Short task 1 -
How many lines of the listing contain the string "would"? Case matters, and the answer is the number alone.

Provided text -
No doubt it is easy to argue that no man is compelled to take Holy Orders, and that, if a man voluntarily takes them, he has no claim to get rid of the obligations which they impose. But this argument is hardly conclusive. For it is desirable that men, and especially earnest and thoughtful men, should be ordained, and that no unnecessary obstacle should be put in the way of their ordination. That the Athanasian Creed is such an obstacle will hardly be disputed by anyone who knows the state of theological feeling in the Universities; but if it is, and so far as it is, an obstacle, it is an evil. Nor are the clergy the only persons to be considered. For it is desirable, too, that the laity should go to church. If then there are a good many devout laymen who dislike and resent the public use of the creed and avoid hearing it by staying away from church, so far again it is on this account an evil.

It is possible, indeed, that the evil may be exaggerated. The

See Dr. Wickham Legg's letter in the Guardian, April 6, 1904.

consciences of some candidates for Holy Orders are almost morbidly sensitive in the present day. For the doctrinal statements of the creed are probably not repugnant to anybody who believes the orthodox Christian faith, and, as believing it, is qualified and inclined to take Holy Orders. The so-called damnatory clauses, too, have been officially interpreted as 'to be understood no otherwise than the like warnings in Holy Scripture.' If so, all that can be said of them is that they are infelicitously expressed; for there can be no doubt that they appear at first sight, and are generally taken, to go beyond the most certain warrants of Holy Scripture,' by which, according to the 8th Article, the Athanasian Creed may be proved.

But the fact is that it is a mistake to look upon the same words as bearing always and everywhere the same significance. It often happens that technical phrases come to be used, not in a literal, but in a secondary meaning. There have been times when it seemed natural and necessary to visit theological errors with extreme maledictions. The most awful condemnations of heretics excited no surprise or disgust. It is as certain as any fact of history can be that the same language which is felt to be terrible and deplorable by consciences trained in nineteen centuries of Christianity was not so felt, or was not so felt in anything like the same degree, by the Christians who first made use of it or first listened to it. The damnatory clauses, therefore, of the Athanasian Creed are a heavier burden upon consciences to-day than they were many centuries ago, and they will become a still heavier burden as the years and the centuries pass. For humanity grows more humane ; that is one of the few clear gains attaching to progress; men are kinder than they were, and their theology, too, becomes less rigid, less bitter than it was.

The great objection, then, to the public use of the Athanasian Creed is that its language in its natural interpretation is not what Christians and Churchmen hold to be true. Archbishop Tait, in his speech in Convocation, put the general feeling well :

We are to take the clauses in their plain and literal sense. But we do not. There is not a soul in the room who does. Nobody in the Church of England takes them in their plain literal sense.

Short task 2 -
Transcribe the passage on the Athanasian Creed, starting at "The great objection, then, to" and ending at "plain literal sense.".

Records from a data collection
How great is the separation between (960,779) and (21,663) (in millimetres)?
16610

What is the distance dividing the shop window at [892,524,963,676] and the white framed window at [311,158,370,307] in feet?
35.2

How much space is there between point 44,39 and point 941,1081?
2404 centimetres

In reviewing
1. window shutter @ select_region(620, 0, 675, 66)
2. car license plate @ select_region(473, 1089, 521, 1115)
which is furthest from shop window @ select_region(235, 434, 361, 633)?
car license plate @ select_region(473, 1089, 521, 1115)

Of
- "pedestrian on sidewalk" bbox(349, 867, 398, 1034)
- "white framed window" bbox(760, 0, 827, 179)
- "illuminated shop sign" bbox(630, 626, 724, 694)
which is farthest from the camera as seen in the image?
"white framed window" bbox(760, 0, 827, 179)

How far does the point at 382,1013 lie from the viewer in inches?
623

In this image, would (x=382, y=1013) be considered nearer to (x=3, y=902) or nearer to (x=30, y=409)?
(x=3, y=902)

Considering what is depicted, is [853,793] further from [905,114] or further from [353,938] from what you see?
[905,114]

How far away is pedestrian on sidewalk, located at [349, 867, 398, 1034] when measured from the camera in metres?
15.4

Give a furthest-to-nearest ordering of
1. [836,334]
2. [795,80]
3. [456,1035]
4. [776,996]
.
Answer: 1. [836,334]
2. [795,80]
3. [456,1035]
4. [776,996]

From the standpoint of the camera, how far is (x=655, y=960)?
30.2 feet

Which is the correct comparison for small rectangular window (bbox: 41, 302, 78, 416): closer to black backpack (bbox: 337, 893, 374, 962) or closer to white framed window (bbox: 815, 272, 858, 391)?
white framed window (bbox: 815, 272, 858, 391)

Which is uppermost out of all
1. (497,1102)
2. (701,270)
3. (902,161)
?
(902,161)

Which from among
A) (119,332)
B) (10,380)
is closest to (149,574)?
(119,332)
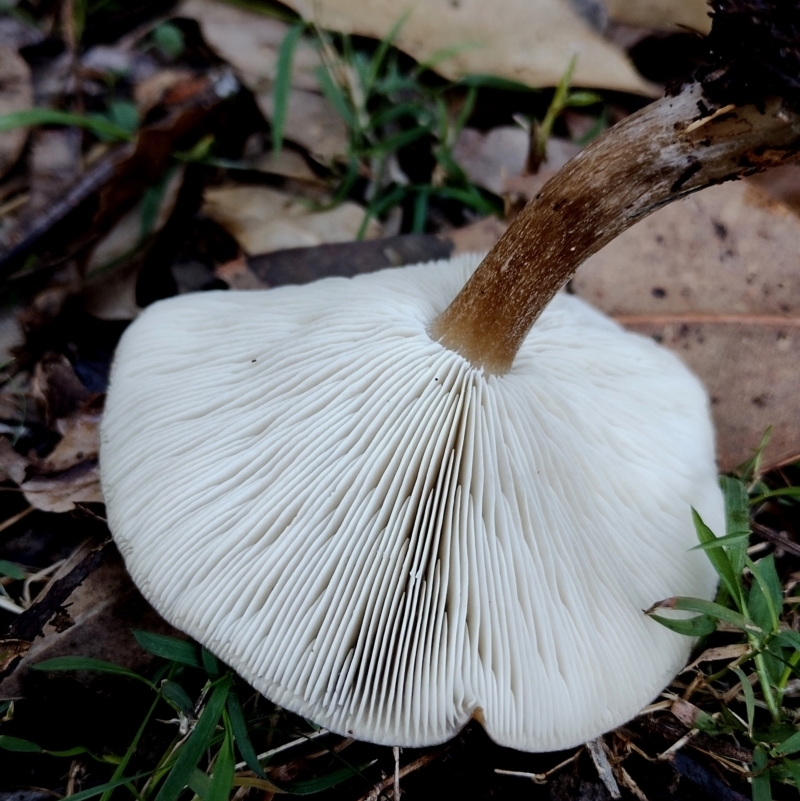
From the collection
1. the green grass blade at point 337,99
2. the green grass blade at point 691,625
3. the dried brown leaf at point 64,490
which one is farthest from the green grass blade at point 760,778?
the green grass blade at point 337,99

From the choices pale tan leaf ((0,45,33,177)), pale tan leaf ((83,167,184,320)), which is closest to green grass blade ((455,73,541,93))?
pale tan leaf ((83,167,184,320))

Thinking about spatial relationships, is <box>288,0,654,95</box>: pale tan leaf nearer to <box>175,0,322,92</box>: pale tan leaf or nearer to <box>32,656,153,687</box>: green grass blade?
<box>175,0,322,92</box>: pale tan leaf

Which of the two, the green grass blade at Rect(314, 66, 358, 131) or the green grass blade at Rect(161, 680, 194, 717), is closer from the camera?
the green grass blade at Rect(161, 680, 194, 717)

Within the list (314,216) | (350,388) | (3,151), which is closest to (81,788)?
(350,388)

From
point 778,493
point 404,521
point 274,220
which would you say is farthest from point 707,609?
point 274,220

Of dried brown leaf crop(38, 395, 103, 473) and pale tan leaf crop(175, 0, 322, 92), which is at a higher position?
pale tan leaf crop(175, 0, 322, 92)

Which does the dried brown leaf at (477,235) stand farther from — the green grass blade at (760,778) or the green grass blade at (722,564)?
the green grass blade at (760,778)

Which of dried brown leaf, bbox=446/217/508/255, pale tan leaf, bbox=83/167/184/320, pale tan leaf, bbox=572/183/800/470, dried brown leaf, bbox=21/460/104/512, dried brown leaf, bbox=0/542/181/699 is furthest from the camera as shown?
dried brown leaf, bbox=446/217/508/255

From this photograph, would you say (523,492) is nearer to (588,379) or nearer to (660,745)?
(588,379)
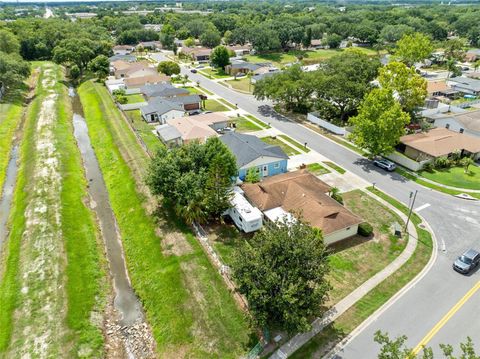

Solution 1 -
3

Solution 2 -
The great objection, then, to the public use of the Athanasian Creed is that its language in its natural interpretation is not what Christians and Churchmen hold to be true. Archbishop Tait, in his speech in Convocation, put the general feeling well :

We are to take the clauses in their plain and literal sense. But we do not. There is not a soul in the room who does. Nobody in the Church of England takes them in their plain literal sense.